VON GEORG ANASTASIADIS
Die Grünen sparen selten mit Lektionen für die Bürger; in Bremen hat der Souverän den Spieß jetzt umgedreht: Ein Drittel der Stimmen für die Ökopartei ist weg, ebenso die Spitzenkandidatin und wenn’s dumm läuft, auch die Regierungsbeteiligung. Die „Verwandtenaffäre“ in Robert Habecks Klimaministerium hat die Wähler irritiert, doch noch verheerender war der arrogante Umgang der Partei mit den Filzvorwürfen: Statt Verantwortung für den Skandal zu übernehmen, jammerten führende Grüne über einen angeblichen Feldzug von Medien und anderen Parteien gegen grüne Klimaschutzpolitik bei der Wärmewende. Und statt seinen allzu familiären Staatssekretär Graichen hochkant aus seinem Ministerium zu werfen, schwurbelte Habeck von einem „Fehler“, dessen „Substanz habe korrigiert werden können“. Wie bitte?
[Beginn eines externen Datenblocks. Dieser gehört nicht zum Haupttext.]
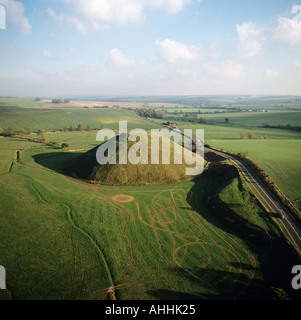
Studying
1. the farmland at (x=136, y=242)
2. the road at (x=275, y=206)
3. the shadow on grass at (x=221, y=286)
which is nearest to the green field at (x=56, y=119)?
the farmland at (x=136, y=242)

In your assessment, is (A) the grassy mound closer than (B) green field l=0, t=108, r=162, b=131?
Yes

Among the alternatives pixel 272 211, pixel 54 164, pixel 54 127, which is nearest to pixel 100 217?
pixel 272 211

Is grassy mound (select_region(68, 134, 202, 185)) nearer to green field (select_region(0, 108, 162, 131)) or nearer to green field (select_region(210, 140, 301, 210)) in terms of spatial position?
green field (select_region(210, 140, 301, 210))

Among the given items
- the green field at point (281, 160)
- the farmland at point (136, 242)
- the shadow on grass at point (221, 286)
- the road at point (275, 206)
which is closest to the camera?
the shadow on grass at point (221, 286)

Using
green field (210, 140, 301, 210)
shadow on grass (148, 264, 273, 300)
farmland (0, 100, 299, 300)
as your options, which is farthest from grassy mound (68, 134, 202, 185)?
shadow on grass (148, 264, 273, 300)

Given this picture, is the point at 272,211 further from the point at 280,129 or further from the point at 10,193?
the point at 280,129

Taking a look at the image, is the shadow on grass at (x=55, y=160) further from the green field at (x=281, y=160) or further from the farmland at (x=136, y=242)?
the green field at (x=281, y=160)
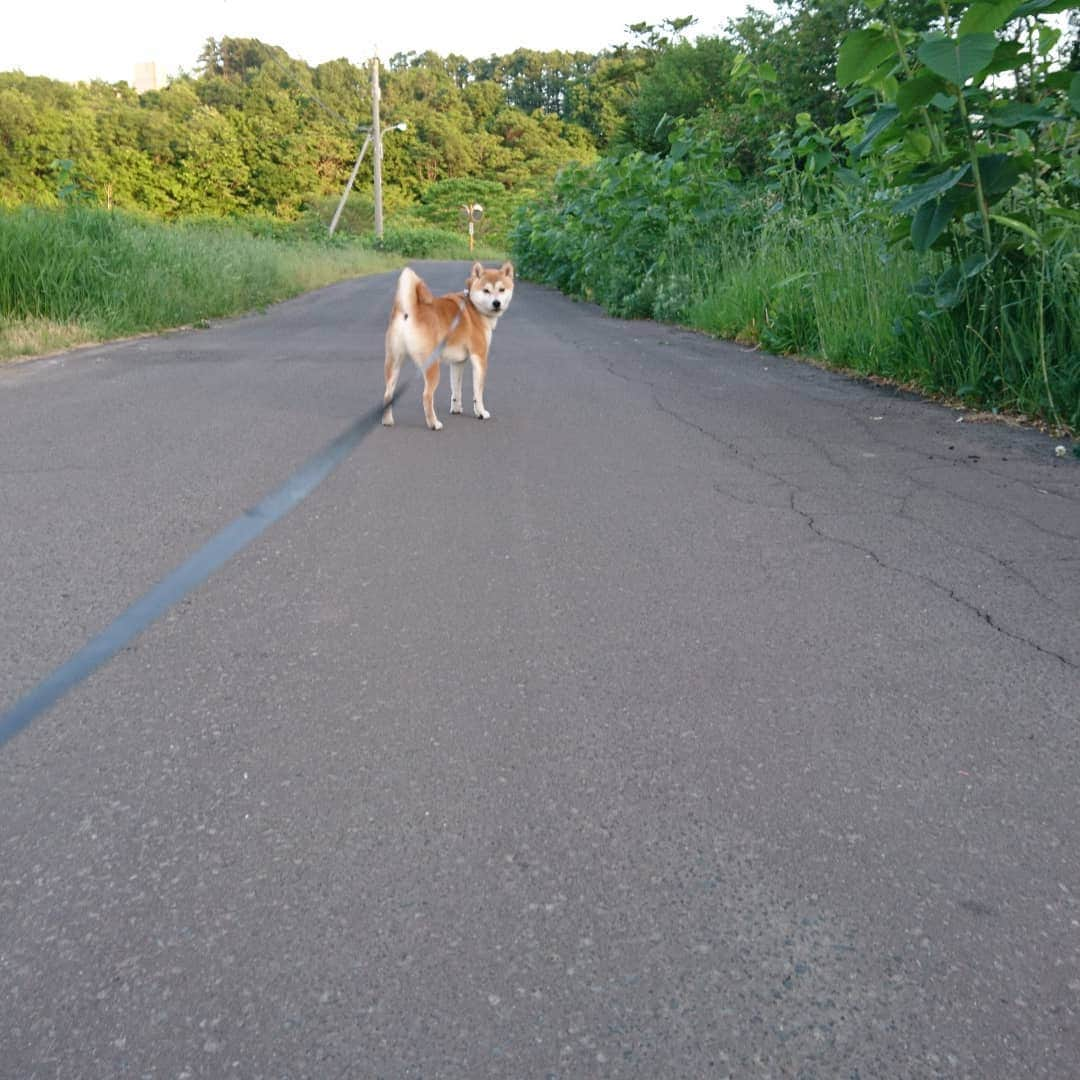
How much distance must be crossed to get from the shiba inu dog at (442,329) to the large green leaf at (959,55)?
3.08 meters

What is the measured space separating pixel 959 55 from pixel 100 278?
10986 mm

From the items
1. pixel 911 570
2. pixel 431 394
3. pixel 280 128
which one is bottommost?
pixel 911 570

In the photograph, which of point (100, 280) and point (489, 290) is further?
point (100, 280)

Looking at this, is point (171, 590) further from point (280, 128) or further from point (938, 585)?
point (280, 128)

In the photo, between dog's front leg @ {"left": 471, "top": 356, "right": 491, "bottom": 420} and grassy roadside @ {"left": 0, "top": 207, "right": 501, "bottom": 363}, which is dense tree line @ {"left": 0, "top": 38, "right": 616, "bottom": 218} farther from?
dog's front leg @ {"left": 471, "top": 356, "right": 491, "bottom": 420}

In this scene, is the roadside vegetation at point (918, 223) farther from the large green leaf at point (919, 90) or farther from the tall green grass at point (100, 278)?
the tall green grass at point (100, 278)

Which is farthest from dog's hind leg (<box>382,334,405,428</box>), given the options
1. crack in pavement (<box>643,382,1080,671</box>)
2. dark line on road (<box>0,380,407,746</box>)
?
crack in pavement (<box>643,382,1080,671</box>)

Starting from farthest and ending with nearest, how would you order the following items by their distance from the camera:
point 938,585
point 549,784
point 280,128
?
point 280,128, point 938,585, point 549,784

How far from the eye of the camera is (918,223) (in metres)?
6.94

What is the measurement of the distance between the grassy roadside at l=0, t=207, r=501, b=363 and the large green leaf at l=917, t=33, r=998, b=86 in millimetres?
8805

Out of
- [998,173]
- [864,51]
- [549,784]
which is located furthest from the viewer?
[864,51]

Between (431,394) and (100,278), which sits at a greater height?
(100,278)

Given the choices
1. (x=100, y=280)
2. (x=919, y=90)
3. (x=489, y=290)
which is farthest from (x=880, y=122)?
(x=100, y=280)

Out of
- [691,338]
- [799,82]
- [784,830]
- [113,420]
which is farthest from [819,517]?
[799,82]
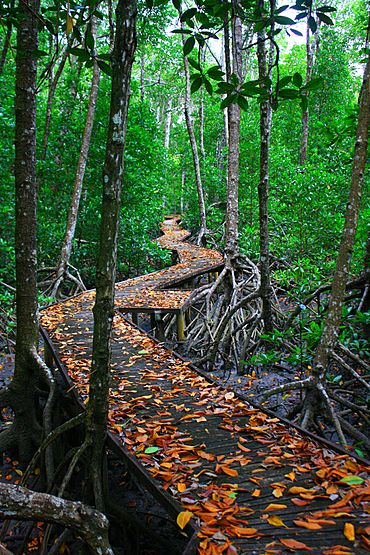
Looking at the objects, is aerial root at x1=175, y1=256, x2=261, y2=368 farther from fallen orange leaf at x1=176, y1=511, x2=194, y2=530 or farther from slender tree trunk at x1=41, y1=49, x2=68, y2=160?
fallen orange leaf at x1=176, y1=511, x2=194, y2=530

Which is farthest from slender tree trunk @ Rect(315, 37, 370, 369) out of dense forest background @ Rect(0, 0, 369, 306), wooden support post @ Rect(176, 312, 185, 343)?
wooden support post @ Rect(176, 312, 185, 343)

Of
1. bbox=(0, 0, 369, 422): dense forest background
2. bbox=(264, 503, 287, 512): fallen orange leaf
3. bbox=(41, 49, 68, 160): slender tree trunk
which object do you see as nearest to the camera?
bbox=(264, 503, 287, 512): fallen orange leaf

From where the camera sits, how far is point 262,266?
18.9 feet

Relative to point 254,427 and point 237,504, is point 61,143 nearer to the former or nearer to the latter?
point 254,427

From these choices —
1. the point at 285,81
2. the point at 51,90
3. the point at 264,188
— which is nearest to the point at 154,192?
the point at 264,188

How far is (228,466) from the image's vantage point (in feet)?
9.01

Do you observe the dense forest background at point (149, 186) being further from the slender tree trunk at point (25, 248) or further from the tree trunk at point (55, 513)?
the tree trunk at point (55, 513)

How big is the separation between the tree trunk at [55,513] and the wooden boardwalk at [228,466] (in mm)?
428

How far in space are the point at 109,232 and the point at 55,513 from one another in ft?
4.72

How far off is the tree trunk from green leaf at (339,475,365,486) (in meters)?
1.38

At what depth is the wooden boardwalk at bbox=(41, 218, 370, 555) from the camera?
83.2 inches

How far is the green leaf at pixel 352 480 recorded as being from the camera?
244 centimetres

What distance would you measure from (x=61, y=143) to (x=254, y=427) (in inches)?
360

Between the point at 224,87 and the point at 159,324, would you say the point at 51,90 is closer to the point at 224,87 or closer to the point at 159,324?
the point at 224,87
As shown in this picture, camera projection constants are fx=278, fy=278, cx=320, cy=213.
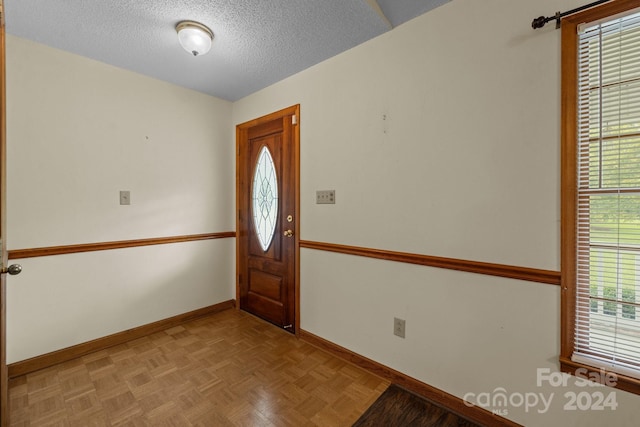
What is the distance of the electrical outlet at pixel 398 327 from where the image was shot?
1.88 metres

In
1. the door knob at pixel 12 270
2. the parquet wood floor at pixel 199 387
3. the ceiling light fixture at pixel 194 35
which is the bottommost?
the parquet wood floor at pixel 199 387

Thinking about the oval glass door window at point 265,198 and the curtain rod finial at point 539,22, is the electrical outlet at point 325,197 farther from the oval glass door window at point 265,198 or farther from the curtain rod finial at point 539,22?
the curtain rod finial at point 539,22

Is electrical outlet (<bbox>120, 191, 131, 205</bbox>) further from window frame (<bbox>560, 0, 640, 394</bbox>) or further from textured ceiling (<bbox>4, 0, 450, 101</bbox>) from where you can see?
window frame (<bbox>560, 0, 640, 394</bbox>)

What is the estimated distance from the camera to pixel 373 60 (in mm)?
2008

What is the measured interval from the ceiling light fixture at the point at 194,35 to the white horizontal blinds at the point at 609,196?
6.92ft

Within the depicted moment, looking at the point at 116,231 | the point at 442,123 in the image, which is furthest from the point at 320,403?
the point at 116,231

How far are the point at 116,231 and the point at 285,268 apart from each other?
1515 millimetres

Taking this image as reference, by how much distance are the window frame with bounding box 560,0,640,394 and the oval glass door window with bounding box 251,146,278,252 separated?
2.15 meters

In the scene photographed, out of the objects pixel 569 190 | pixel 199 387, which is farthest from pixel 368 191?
pixel 199 387

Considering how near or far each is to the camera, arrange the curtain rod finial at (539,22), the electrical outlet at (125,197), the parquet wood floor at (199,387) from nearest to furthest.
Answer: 1. the curtain rod finial at (539,22)
2. the parquet wood floor at (199,387)
3. the electrical outlet at (125,197)

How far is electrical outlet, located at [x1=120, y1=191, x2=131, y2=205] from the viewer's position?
2.46 metres

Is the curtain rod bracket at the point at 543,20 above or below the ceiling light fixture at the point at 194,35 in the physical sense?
below

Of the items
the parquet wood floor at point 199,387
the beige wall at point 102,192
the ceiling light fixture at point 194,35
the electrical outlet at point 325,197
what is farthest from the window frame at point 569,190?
the beige wall at point 102,192

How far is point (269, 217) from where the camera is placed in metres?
2.85
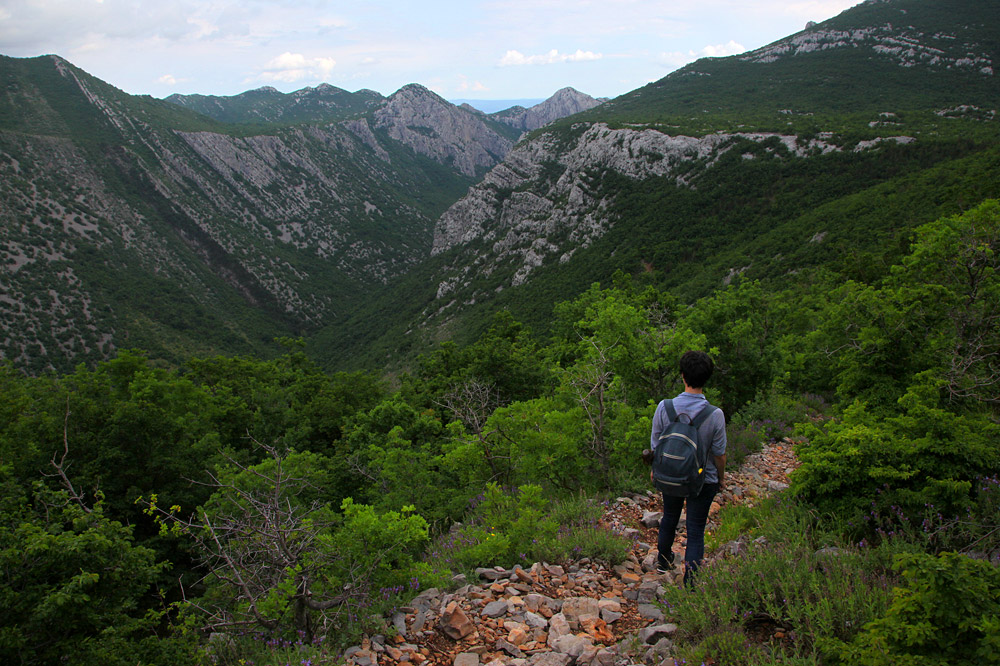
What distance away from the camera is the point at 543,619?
416 cm

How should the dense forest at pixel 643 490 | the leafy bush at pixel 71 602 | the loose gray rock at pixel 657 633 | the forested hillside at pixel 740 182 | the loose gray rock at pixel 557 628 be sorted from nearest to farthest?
1. the dense forest at pixel 643 490
2. the loose gray rock at pixel 657 633
3. the leafy bush at pixel 71 602
4. the loose gray rock at pixel 557 628
5. the forested hillside at pixel 740 182

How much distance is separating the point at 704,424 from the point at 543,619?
217 centimetres

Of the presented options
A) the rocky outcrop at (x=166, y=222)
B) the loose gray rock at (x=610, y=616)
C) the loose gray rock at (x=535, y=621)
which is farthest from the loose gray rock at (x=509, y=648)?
the rocky outcrop at (x=166, y=222)

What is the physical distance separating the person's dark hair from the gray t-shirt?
0.43 ft

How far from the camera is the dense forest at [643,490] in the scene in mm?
3357

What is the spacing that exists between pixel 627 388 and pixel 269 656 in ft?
23.8

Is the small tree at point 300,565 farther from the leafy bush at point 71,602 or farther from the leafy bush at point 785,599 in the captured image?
the leafy bush at point 785,599

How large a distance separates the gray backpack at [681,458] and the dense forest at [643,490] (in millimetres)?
721

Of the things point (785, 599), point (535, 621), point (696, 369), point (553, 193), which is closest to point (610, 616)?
point (535, 621)

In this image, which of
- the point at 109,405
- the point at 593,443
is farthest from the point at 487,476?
the point at 109,405

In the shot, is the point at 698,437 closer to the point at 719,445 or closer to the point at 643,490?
the point at 719,445

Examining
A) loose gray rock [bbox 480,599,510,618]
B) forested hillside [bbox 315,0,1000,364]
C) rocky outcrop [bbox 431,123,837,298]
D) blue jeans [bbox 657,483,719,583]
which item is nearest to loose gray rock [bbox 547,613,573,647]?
loose gray rock [bbox 480,599,510,618]

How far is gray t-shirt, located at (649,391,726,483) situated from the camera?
421 cm

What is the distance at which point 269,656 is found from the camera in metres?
3.91
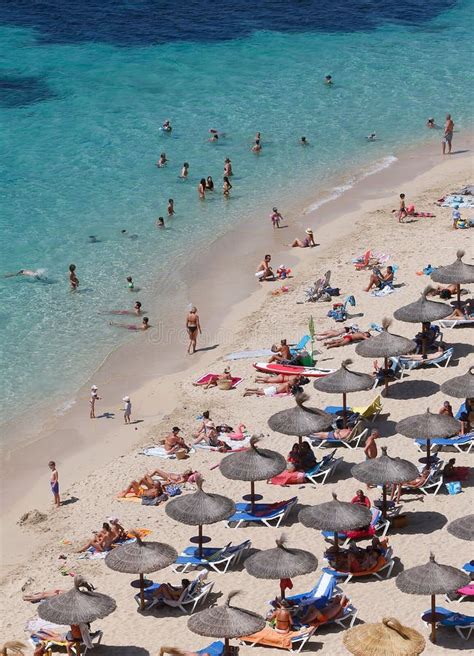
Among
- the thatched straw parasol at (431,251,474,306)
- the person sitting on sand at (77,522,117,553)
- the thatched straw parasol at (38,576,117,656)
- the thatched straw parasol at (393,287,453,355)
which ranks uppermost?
the thatched straw parasol at (431,251,474,306)

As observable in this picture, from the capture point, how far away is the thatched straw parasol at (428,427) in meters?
25.2

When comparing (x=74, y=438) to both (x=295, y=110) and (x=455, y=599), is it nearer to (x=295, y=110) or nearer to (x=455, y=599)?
(x=455, y=599)

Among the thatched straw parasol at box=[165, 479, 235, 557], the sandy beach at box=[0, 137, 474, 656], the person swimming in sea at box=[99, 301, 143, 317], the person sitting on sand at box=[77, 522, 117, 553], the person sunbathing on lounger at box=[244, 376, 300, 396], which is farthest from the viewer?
the person swimming in sea at box=[99, 301, 143, 317]

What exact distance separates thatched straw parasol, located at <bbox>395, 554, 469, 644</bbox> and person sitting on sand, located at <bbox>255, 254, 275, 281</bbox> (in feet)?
60.0

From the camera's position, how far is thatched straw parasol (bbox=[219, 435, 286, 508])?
24.8 metres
Verfehlungen gibt es in allen Parteien. Doch dass ausgerechnet die Grünen, die die moralische Messlatte für andere gerne höher legen, in eigener Sache so nassforsch über Fehler hinweggehen zu können glaub(t)en, hat sie in den Augen vieler zu einer stinknormalen Partei gemacht, für die dieselben Gesetze der Schwerkraft gelten wie für alle anderen. Der quasi-religiöse Nimbus der Klimaretter ist dahin. Der nächste Fehler wäre jetzt zu glauben, dass es mit einem Bremer Bauernopfer getan wäre. Auch Habeck wird um Konsequenzen in seinem Ministerium nicht herumkommen. Auch für seine geplante Kanzlerkandidatur wäre es besser gewesen, er hätte sie früher gezogen.
So könnte die SPD das Ende des grünen Aufstiegs nutzen, um sich aus der Umklammerung durch die Grünen zu lösen, und ihr Profil als linke Volkspartei schärfen, die bei allen Klimasorgen die kleinen Leute nicht vergisst. Eine Große Koalition mit der CDU, diesmal unter Führung der SPD, ist, nach Berlin, nun auch in Bremen möglich. Den Segen des Kanzlers hätte sie wohl – auch mit Blick auf die nächste Bundestagswahl.